1. A method comprising:

at an electronic device including a processor and non-transitory memory:

displaying a computer-generated reality (CGR) environment including an asset associated with a model and having a plurality of asset states;

receiving a user input indicative of a training request;

selecting, based on the user input, a training focus indicating one or more of the plurality of asset states;

generating a set of training data including a plurality of training instances weighted according to the training focus; and

training the model on the set of training data.

2. The method of claim 1, wherein the user input includes speech.

3. The method of claim 2, wherein selecting the training focus includes:

converting the speech to a text representation of the speech;

parsing the text representation of the speech with a natural language parsing algorithm to identify one or more of the plurality of asset states; and

selecting the training focus based on the identified one or more of the plurality of asset states.

4. The method of any of claims 1-3, wherein the user input indicates a video.

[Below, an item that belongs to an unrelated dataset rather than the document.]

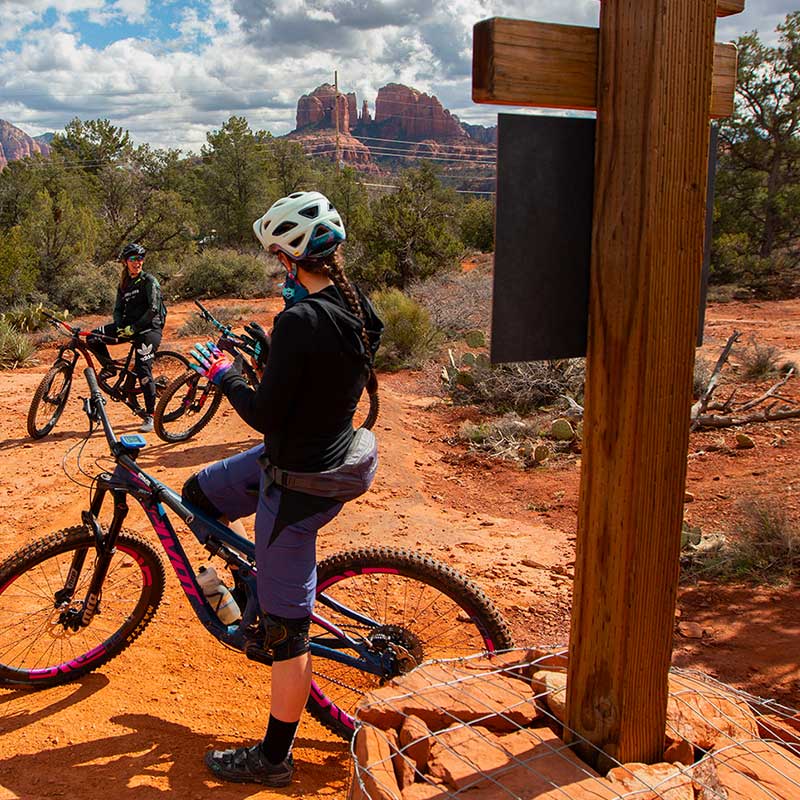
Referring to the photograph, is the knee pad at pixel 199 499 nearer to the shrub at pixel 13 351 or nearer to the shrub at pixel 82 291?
the shrub at pixel 13 351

5. The method of claim 4, wherein selecting the training focus includes:

performing video analysis on the video to identify one or more of the plurality of asset states; and

6. The method of any of claims 1-5, wherein selecting the training focus includes:

determining a plurality of candidate training focuses, each indicating a different set of one or more of the plurality of asset states; and

selecting one of the plurality of candidate training focuses as the training focus.

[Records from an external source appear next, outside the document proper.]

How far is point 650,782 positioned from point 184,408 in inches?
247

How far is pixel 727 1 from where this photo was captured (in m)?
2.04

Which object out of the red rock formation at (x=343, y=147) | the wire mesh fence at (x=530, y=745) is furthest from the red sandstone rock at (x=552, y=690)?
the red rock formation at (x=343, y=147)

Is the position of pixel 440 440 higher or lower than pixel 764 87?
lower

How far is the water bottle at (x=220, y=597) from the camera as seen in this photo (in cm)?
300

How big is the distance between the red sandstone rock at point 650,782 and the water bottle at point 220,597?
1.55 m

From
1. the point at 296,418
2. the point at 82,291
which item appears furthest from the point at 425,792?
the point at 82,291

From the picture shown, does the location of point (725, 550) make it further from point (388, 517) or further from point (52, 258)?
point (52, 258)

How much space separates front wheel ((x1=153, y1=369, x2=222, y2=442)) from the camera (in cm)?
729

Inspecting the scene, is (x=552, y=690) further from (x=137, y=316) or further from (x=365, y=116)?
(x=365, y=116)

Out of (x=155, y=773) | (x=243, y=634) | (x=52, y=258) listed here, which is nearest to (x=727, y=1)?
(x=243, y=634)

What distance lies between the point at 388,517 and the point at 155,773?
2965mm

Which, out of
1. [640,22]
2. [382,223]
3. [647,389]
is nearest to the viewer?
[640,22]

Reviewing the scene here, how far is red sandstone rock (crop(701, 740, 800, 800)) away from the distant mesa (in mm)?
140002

7. The method of claim 6, wherein at least one of the plurality of candidate training focuses indicates a single one of the plurality of asset states.

8. The method of claims 6 or 7, wherein at least one of the plurality of candidate training focuses indicates a function of two or more of the plurality of asset states.

9. The method of any of claims 6-8, wherein selecting one of the plurality of candidate training focuses as the training focus includes:

ranking the plurality of candidate training focuses; and

selecting one of the candidate training focuses as the training focus based on the ranking.

10. The method of claim 9, wherein ranking the plurality of candidate training focuses is based on asset state recency.

11. The method of claims 9 or 10, wherein ranking the plurality of candidate training focuses is based on the user input.

12. The method of any of claims 1-11, wherein selecting the training focus includes: selecting a potential training focus indicating one or more of the plurality of asset states; and

presenting a natural language confirmation of the potential training focus.

13. The method of claim 12, wherein selecting the training focus further includes receiving a user input confirming the potential training focus and selecting the potential training focus as the training focus.

14. The method of claim 12, wherein selecting the training focus further includes receiving a user input modifying the potential training focus and selecting the modified potential training focus as the training focus.

15. The method of claim 12, wherein selecting the training focus further includes receiving a user input negating the potential training focus and selecting a different potential training focus as the training focus.

16. The method of any of claims 1-15, wherein the model includes a neural network model.

17. A device comprising:

one or more processors;

a non- transitory memory; and

one or more programs stored in the non-transitory memory, which, when executed by the one or more processors, cause the device to perform any of the methods of claims 1-17.

18. A non-transitory memory storing one or more programs, which, when executed by one or more processors of a device, cause the device to perform any of the methods of claims 1-17.

19. A device comprising:

one or more processors;

a non-transitory memory; and means for causing the device to perform any of the methods of claims 1-17.

20. A device comprising:

a non- transitory memory; and

one or more processors to:

display a computer-generated reality (CGR) environment including an asset associated with a model and having a plurality of asset states;

receive a user input indicative of a training request;

select, based on the user input, a training focus indicating one or more of the plurality of asset states;

generate a set of training data including a plurality of training instances weighted according to the training focus; and

train the model on the set of training data.